[START DATA TO PROCESS]

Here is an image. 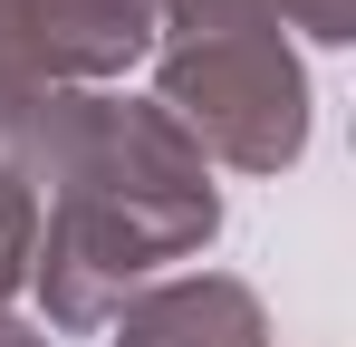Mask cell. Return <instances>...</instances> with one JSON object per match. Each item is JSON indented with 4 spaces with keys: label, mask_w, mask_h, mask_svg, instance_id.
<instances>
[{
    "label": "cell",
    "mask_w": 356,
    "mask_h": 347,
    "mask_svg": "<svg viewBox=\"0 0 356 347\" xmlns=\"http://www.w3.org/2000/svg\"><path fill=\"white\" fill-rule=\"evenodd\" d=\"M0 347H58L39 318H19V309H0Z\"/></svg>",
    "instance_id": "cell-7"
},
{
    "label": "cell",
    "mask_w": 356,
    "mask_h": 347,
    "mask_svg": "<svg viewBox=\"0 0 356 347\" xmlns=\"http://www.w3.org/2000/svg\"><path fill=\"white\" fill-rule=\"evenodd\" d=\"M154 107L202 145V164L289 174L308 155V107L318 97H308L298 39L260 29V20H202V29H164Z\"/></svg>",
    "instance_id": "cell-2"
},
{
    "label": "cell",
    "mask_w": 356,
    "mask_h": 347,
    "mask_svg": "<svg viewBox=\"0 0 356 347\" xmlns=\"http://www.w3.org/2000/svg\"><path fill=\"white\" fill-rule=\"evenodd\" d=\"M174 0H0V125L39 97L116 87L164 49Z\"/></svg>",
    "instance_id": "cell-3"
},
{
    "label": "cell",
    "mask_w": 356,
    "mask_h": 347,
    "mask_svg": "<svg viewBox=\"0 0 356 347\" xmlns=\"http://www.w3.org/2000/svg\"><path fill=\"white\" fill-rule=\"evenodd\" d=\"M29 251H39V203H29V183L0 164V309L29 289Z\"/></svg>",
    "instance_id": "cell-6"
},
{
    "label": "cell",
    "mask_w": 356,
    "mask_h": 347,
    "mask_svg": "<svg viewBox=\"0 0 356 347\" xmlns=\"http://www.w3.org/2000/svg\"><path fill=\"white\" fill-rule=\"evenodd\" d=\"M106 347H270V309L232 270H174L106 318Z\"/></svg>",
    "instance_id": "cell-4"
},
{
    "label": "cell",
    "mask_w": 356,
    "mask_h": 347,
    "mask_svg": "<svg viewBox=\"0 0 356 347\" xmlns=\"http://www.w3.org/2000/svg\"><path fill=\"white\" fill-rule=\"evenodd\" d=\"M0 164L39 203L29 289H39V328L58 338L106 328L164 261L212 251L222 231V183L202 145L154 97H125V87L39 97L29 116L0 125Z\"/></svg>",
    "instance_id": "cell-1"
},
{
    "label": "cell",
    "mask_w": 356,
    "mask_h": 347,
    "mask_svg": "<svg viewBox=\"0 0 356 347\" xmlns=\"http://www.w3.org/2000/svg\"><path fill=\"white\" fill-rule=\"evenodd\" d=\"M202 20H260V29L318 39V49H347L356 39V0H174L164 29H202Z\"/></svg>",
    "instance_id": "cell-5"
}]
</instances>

[END DATA TO PROCESS]

— TASK TO CARRY OUT —
State how many lines of the material above contain the string "http", with case counting, and reply with that number alone.

— REPLY —
7